Saturday, April 24, 2010

Lemon Chicken

Finding new dinner ideas is always a mission of mine. Sometimes I get in a rut cooking the same things week to week. This recipe from Annie’s Eats caught my eye as it looked like something new and delicious.

Annie’s Eats: Lemon Chicken

The herbs and fresh squeezed lemon juice are so refreshing. I have always had trouble getting crispy, flavorful skin from any baked chicken recipes, but this recipe solves that problem. The skin is so golden, crispy, and yummy and the inside of the chicken is so tender and juicy that you keep going back for more. I did not have fresh herbs on hand so I used dried herbs for the thyme and rosemary.

  • 2 tbsp. lemon zest
  • 1/3 cup freshly squeezed lemon juice (about 3-4 medium sized lemons)
  • 2 cloves garlic, crushed (I used jarred minced garlic)
  • 2 tsp. fresh thyme leaves (I used dried thyme leaves)
  • 1 tsp. fresh rosemary leaves, finely minced (I used dried rosemary)
  • 1 tsp. salt
  • 1 tsp. black pepper
  • 1-2lbs. of bone-in, skin-on chicken thighs or drumsticks
  • 2-3 tbsp. melted butter

Combine lemon zest, fresh squeezed lemon juice, garlic, thyme, rosemary, salt, and pepper in a large ziploc bag. Seal the bag and shake well to combine. Add the chicken to the bag. Seal the bag once again and shake to coat all of the chicken pieces.

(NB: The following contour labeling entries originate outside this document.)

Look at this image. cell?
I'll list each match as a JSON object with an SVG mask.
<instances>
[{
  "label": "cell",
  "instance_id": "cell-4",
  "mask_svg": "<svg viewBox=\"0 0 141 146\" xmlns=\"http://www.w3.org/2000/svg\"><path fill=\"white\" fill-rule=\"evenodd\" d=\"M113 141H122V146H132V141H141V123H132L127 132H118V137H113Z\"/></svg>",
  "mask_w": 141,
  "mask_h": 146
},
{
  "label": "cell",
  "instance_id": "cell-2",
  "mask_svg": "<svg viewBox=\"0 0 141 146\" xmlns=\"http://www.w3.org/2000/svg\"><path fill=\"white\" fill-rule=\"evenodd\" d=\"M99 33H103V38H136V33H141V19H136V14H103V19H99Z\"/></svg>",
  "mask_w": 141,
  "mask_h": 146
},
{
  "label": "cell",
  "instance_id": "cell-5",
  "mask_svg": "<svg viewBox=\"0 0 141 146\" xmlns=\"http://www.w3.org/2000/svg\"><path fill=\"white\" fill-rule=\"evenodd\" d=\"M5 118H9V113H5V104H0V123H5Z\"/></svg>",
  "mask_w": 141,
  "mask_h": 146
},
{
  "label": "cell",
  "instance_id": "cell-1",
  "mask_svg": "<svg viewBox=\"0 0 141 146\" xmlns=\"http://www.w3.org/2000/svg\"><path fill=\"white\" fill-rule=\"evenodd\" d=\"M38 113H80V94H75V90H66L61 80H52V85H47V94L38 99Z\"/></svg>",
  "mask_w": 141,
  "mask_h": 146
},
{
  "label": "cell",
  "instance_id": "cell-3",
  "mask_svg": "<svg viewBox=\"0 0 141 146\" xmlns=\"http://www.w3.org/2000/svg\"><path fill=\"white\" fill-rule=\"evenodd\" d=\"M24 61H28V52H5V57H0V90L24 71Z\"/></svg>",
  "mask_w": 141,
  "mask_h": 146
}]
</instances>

Let chicken marinate in the refrigerator for 2 hours.

Preheat oven to 425 degrees F.

Place chicken, skin side up, in baking dish reserving marinade. Brush the chicken with melted butter.

Place chicken in the oven for approximately 50 minutes. About half way through baking, pour reserved marinade over the chicken.

Once chicken is done and the skins are crisp and well browned, remove from oven and cover loosely with aluminum foil for 10 minuets to allow chicken to rest.